▸ Work order:
Revise the network parameters text from "Conditional mandatory" down to "to be collected.", putting "management server" wherever "OIM server" appears.

Parameters for the network

Parameter details

admin_network

Note

This name cannot be modified. This is mandatory for discovery and provisioning of the cluster nodes.

oim_nic_name

string

Mandatory

The name of the NIC on which the administrative network is accessible to the OIM. Default value: eno1

netmask_bits

integer

Mandatory

The 32-bit “mask” used to divide an IP address into subnets and specify the network’s available hosts. Default value: 24

primary_oim_admin_ip

IP address

Mandatory

The admin IP address of the OIM server. Default value: 172.16.107.254

primary_oim_bmc_ip

IP address

Conditional mandatory

  • The iDRAC IP address of the OIM server

  • Mandatory only if idrac_telemetry is set to true and telemetry data needs to be collected.

  • This field can be omitted if iDRAC telemetry is not required.

dynamic_range

IP address range

Mandatory

The dynamic range of IPs to be provisioned on target nodes. Default value: 172.16.107.201-172.16.107.250

dns

IP address

Optional

External DNS server IP addresses for the admin network.

▸ Information provided:

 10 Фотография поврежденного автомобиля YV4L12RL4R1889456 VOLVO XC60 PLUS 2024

==

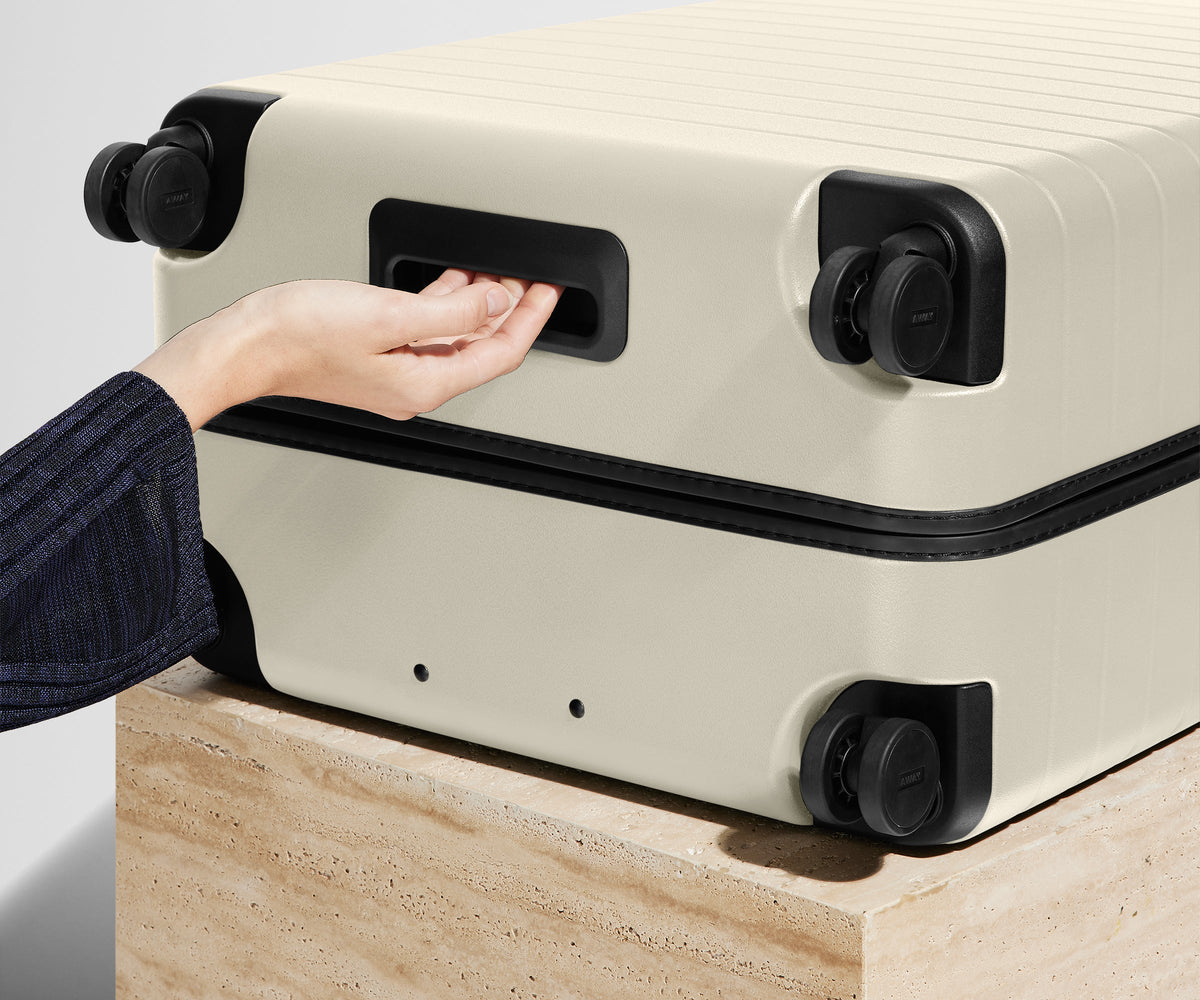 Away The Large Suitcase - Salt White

▸ Solved problem:
Conditional mandatory

  • The iDRAC IP address of the management server

  • Mandatory only if idrac_telemetry is set to true and telemetry data needs to be collected.